WHAT YOU ARE ASKED TO DO
Copy every record exactly. Nothing may be skipped.

DATA PROVIDED
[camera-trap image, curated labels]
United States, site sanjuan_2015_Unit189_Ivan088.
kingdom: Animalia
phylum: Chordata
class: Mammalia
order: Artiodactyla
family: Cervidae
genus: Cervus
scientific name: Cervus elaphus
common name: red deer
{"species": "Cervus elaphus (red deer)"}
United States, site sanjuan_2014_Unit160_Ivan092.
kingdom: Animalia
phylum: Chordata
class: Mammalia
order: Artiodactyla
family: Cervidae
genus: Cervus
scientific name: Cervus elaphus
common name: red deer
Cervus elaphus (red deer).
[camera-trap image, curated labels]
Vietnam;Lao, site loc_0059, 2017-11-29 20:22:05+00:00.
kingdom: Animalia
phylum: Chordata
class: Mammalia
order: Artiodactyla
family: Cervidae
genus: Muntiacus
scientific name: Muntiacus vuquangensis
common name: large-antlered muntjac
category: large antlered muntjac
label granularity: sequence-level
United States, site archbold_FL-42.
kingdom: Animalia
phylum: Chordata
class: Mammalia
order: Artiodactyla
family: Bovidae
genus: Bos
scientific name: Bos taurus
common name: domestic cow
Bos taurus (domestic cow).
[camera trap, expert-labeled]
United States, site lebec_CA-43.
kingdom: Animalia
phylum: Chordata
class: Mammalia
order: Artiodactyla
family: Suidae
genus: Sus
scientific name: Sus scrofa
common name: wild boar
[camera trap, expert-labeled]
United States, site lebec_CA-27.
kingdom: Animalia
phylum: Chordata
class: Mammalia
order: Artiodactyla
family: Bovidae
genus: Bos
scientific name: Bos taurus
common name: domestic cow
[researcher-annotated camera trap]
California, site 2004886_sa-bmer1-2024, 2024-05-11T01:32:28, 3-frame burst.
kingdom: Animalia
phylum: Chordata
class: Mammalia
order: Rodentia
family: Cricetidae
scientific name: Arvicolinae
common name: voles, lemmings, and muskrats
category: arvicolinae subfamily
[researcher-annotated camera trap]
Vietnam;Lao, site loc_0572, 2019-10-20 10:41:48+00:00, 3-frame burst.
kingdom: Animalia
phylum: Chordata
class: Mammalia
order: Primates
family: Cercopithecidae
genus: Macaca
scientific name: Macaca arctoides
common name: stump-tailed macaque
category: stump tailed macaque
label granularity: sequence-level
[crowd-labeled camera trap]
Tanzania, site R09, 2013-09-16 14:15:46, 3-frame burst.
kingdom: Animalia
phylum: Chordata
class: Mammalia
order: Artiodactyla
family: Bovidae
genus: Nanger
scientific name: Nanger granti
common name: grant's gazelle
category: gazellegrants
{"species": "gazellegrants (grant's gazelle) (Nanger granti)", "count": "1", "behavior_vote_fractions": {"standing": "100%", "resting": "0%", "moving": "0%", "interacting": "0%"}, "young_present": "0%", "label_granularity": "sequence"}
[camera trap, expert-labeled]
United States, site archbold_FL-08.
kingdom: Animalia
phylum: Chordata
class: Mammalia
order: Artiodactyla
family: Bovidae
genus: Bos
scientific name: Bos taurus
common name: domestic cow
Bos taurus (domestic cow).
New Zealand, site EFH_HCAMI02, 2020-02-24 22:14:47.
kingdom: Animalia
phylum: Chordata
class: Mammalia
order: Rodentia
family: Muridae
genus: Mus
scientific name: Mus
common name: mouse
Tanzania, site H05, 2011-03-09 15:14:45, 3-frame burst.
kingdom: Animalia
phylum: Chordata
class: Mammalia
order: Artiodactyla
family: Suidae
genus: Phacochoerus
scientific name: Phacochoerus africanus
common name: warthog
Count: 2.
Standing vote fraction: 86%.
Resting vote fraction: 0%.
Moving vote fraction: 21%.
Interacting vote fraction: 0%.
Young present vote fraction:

PROBLEM SOLUTION
[camera-trap image, curated labels]
United States, site sanjuan_2015_Unit189_Ivan088.
kingdom: Animalia
phylum: Chordata
class: Mammalia
order: Artiodactyla
family: Cervidae
genus: Cervus
scientific name: Cervus elaphus
common name: red deer
{"species": "Cervus elaphus (red deer)"}
United States, site sanjuan_2014_Unit160_Ivan092.
kingdom: Animalia
phylum: Chordata
class: Mammalia
order: Artiodactyla
family: Cervidae
genus: Cervus
scientific name: Cervus elaphus
common name: red deer
Cervus elaphus (red deer).
[camera-trap image, curated labels]
Vietnam;Lao, site loc_0059, 2017-11-29 20:22:05+00:00.
kingdom: Animalia
phylum: Chordata
class: Mammalia
order: Artiodactyla
family: Cervidae
genus: Muntiacus
scientific name: Muntiacus vuquangensis
common name: large-antlered muntjac
category: large antlered muntjac
label granularity: sequence-level
United States, site archbold_FL-42.
kingdom: Animalia
phylum: Chordata
class: Mammalia
order: Artiodactyla
family: Bovidae
genus: Bos
scientific name: Bos taurus
common name: domestic cow
Bos taurus (domestic cow).
[camera trap, expert-labeled]
United States, site lebec_CA-43.
kingdom: Animalia
phylum: Chordata
class: Mammalia
order: Artiodactyla
family: Suidae
genus: Sus
scientific name: Sus scrofa
common name: wild boar
[camera trap, expert-labeled]
United States, site lebec_CA-27.
kingdom: Animalia
phylum: Chordata
class: Mammalia
order: Artiodactyla
family: Bovidae
genus: Bos
scientific name: Bos taurus
common name: domestic cow
[researcher-annotated camera trap]
California, site 2004886_sa-bmer1-2024, 2024-05-11T01:32:28, 3-frame burst.
kingdom: Animalia
phylum: Chordata
class: Mammalia
order: Rodentia
family: Cricetidae
scientific name: Arvicolinae
common name: voles, lemmings, and muskrats
category: arvicolinae subfamily
[researcher-annotated camera trap]
Vietnam;Lao, site loc_0572, 2019-10-20 10:41:48+00:00, 3-frame burst.
kingdom: Animalia
phylum: Chordata
class: Mammalia
order: Primates
family: Cercopithecidae
genus: Macaca
scientific name: Macaca arctoides
common name: stump-tailed macaque
category: stump tailed macaque
label granularity: sequence-level
[crowd-labeled camera trap]
Tanzania, site R09, 2013-09-16 14:15:46, 3-frame burst.
kingdom: Animalia
phylum: Chordata
class: Mammalia
order: Artiodactyla
family: Bovidae
genus: Nanger
scientific name: Nanger granti
common name: grant's gazelle
category: gazellegrants
{"species": "gazellegrants (grant's gazelle) (Nanger granti)", "count": "1", "behavior_vote_fractions": {"standing": "100%", "resting": "0%", "moving": "0%", "interacting": "0%"}, "young_present": "0%", "label_granularity": "sequence"}
[camera trap, expert-labeled]
United States, site archbold_FL-08.
kingdom: Animalia
phylum: Chordata
class: Mammalia
order: Artiodactyla
family: Bovidae
genus: Bos
scientific name: Bos taurus
common name: domestic cow
Bos taurus (domestic cow).
New Zealand, site EFH_HCAMI02, 2020-02-24 22:14:47.
kingdom: Animalia
phylum: Chordata
class: Mammalia
order: Rodentia
family: Muridae
genus: Mus
scientific name: Mus
common name: mouse
Tanzania, site H05, 2011-03-09 15:14:45, 3-frame burst.
kingdom: Animalia
phylum: Chordata
class: Mammalia
order: Artiodactyla
family: Suidae
genus: Phacochoerus
scientific name: Phacochoerus africanus
common name: warthog
Count: 2.
Standing vote fraction: 86%.
Resting vote fraction: 0%.
Moving vote fraction: 21%.
Interacting vote fraction: 0%.
Young present vote fraction:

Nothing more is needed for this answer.